* The task
Where does "Just" appear in the data? Return each line that holds it.

[Data Boundary: Start]

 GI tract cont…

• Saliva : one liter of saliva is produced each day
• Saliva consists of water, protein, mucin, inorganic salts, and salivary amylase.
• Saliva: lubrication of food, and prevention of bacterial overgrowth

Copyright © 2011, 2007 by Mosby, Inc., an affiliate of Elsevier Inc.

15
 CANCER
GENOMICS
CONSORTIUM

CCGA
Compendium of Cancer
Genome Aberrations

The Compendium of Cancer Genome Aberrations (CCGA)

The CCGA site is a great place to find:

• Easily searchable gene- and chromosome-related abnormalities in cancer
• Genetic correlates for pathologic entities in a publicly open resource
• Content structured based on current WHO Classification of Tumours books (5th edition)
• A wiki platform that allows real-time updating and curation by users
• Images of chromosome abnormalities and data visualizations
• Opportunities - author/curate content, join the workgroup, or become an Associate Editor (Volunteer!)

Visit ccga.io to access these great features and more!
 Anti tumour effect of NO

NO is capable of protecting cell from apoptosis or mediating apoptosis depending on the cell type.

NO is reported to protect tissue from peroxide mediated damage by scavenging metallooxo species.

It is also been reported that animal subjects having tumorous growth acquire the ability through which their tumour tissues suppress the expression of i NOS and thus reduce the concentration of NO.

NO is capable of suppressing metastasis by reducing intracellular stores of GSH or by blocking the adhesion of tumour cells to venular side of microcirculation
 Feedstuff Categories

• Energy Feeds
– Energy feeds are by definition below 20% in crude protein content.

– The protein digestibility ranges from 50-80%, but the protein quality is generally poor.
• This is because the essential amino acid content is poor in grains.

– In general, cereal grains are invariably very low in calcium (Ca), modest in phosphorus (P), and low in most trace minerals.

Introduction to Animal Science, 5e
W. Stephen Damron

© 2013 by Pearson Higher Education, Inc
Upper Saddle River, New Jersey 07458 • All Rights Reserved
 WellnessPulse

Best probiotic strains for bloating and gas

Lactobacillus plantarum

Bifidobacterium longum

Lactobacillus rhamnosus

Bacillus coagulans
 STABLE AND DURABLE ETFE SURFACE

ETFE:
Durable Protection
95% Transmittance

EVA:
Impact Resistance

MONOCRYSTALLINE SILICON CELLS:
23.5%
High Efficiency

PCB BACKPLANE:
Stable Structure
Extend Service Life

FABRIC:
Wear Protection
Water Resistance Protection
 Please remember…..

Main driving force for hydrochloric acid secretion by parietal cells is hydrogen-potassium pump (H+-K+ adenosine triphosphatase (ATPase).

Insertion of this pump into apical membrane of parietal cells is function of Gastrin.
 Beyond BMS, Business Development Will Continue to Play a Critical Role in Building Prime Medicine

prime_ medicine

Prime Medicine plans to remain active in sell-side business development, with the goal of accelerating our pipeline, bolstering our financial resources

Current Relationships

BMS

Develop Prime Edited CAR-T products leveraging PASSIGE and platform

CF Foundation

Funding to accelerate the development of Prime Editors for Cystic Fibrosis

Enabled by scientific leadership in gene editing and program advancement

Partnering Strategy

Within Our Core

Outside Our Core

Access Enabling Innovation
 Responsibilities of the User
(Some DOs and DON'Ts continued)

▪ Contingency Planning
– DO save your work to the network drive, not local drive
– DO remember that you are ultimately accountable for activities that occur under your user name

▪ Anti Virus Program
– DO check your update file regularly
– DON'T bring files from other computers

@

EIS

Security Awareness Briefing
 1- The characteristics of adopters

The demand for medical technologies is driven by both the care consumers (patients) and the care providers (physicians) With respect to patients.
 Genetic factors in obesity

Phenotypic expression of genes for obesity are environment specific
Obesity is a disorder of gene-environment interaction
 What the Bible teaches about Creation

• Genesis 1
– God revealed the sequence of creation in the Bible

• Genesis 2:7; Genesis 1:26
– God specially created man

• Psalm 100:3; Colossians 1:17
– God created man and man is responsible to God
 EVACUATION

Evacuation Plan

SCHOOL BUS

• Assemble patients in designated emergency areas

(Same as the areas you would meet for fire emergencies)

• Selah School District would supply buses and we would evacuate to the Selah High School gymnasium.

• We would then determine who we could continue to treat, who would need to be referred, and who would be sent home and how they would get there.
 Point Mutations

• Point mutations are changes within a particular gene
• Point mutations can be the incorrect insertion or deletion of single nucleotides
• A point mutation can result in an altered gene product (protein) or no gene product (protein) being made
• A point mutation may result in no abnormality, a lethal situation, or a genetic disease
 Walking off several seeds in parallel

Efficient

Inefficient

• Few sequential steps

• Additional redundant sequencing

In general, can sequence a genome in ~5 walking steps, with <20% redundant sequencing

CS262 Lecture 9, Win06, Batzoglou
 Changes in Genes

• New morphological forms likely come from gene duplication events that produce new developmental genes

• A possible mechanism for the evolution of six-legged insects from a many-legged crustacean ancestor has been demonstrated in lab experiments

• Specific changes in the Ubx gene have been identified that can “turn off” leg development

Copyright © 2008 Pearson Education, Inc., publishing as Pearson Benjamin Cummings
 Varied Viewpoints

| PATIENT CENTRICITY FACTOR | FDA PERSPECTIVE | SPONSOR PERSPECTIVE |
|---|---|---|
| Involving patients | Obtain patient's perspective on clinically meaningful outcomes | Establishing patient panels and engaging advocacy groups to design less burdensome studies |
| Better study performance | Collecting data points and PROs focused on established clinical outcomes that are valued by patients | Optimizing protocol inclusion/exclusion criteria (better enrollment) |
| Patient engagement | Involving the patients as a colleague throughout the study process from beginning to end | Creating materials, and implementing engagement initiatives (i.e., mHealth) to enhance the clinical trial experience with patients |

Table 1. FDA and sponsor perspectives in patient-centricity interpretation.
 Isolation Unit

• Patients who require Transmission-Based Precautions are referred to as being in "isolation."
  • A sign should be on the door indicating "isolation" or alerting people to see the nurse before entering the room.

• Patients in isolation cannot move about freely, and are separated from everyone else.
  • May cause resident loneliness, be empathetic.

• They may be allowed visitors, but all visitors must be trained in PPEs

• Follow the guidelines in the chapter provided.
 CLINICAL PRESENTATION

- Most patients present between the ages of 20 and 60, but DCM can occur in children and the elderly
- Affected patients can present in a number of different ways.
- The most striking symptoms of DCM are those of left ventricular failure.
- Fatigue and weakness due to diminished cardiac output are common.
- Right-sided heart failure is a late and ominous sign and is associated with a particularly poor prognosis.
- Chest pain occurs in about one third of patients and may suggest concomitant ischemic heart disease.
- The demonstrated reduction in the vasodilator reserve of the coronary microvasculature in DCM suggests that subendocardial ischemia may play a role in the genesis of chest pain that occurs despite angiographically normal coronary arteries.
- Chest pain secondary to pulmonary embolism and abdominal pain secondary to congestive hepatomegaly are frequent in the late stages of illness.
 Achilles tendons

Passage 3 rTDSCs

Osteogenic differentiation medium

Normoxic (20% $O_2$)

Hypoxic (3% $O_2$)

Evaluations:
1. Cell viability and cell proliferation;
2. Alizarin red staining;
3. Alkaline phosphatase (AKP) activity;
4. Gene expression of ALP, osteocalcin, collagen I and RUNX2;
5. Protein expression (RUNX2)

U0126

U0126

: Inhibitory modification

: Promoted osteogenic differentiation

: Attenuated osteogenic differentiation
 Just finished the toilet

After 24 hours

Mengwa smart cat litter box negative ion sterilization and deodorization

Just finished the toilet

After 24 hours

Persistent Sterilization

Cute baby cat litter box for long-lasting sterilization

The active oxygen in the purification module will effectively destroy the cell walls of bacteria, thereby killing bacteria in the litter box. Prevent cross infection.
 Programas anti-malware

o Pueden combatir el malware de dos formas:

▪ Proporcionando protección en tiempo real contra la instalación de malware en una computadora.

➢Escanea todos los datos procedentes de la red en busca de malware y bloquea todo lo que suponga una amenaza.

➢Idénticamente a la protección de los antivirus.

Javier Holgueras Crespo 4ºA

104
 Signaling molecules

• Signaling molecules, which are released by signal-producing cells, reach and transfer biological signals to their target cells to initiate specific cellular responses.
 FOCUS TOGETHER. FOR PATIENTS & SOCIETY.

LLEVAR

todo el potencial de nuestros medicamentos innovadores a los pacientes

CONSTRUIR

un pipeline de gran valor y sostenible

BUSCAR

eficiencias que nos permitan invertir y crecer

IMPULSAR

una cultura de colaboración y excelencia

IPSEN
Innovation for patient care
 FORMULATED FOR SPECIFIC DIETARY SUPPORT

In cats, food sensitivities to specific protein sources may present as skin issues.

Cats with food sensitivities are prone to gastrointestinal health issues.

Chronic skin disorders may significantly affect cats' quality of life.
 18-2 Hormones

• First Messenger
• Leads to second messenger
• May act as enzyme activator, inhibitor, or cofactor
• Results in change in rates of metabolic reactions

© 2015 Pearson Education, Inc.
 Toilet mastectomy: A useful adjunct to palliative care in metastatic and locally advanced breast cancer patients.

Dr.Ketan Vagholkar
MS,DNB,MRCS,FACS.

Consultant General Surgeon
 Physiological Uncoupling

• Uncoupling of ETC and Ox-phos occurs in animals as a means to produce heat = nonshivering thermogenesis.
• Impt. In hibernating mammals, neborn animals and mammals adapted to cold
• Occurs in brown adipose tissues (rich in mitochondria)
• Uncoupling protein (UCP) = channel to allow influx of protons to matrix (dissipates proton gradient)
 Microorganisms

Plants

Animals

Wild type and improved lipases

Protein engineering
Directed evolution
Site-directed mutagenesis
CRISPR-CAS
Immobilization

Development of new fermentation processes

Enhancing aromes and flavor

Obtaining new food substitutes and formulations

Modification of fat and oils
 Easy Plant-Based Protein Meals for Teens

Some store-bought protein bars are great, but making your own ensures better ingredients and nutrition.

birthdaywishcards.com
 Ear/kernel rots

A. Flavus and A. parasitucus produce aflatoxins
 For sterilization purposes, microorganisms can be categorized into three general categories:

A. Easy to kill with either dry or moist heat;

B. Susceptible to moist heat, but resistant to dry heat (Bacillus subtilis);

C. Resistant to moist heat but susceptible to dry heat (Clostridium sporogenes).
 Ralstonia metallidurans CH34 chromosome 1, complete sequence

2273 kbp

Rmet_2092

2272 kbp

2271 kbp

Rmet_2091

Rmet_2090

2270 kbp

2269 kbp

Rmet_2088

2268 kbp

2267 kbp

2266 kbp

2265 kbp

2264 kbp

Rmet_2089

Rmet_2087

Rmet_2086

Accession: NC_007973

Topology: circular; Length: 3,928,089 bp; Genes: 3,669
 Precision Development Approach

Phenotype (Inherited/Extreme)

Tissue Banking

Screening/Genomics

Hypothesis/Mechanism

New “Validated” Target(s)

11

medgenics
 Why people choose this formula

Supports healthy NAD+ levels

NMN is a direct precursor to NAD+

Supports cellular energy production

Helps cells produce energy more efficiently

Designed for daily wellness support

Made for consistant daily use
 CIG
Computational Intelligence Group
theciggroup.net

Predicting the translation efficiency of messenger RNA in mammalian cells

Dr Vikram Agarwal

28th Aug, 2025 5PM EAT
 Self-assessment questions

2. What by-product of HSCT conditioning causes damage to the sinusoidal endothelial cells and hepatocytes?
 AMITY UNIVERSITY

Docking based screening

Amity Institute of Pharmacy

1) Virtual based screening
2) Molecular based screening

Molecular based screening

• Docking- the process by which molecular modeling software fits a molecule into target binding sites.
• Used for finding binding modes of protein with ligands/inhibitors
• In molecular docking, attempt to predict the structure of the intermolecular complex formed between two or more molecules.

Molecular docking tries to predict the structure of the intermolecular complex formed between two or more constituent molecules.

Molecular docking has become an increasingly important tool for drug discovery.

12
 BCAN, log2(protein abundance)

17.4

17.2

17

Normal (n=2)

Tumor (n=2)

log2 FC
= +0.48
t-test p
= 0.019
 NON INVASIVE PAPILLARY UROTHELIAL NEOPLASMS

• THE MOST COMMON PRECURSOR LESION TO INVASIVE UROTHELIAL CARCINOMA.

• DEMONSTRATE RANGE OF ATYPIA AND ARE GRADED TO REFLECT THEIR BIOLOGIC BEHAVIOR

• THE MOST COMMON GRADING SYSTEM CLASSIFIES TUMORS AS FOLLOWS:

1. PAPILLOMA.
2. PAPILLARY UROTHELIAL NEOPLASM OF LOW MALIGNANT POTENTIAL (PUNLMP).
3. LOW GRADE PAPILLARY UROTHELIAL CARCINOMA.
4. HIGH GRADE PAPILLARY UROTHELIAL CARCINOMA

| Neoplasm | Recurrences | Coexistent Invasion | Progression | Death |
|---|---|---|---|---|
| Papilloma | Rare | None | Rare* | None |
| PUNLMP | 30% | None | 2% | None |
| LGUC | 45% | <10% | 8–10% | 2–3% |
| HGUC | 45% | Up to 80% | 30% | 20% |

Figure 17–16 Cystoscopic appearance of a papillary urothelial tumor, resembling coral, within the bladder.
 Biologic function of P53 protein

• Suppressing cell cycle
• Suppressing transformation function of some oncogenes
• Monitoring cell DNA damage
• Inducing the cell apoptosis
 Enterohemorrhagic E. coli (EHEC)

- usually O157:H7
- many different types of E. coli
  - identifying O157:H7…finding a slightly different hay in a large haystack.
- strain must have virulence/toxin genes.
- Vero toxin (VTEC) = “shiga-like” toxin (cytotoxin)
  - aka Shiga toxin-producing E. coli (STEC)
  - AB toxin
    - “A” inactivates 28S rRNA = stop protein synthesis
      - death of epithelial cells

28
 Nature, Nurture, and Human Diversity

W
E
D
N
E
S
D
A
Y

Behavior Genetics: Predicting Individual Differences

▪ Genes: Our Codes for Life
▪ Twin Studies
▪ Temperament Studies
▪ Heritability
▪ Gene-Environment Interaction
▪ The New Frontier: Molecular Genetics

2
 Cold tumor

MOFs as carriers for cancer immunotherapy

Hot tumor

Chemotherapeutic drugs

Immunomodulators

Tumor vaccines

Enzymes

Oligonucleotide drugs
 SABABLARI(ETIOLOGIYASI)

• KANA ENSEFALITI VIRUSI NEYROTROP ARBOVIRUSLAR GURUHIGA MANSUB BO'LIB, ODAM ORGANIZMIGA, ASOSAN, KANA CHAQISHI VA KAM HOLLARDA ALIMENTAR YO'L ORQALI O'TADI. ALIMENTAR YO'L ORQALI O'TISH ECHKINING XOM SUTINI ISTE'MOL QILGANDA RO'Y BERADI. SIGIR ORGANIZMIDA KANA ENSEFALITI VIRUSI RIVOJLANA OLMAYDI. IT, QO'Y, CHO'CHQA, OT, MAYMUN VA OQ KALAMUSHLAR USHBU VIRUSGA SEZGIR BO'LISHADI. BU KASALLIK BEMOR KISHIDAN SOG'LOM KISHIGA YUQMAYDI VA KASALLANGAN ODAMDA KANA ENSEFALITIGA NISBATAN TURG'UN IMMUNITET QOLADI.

[Data Boundary: End]

* Response for this exercise
 Just finished the toilet
Just finished the toilet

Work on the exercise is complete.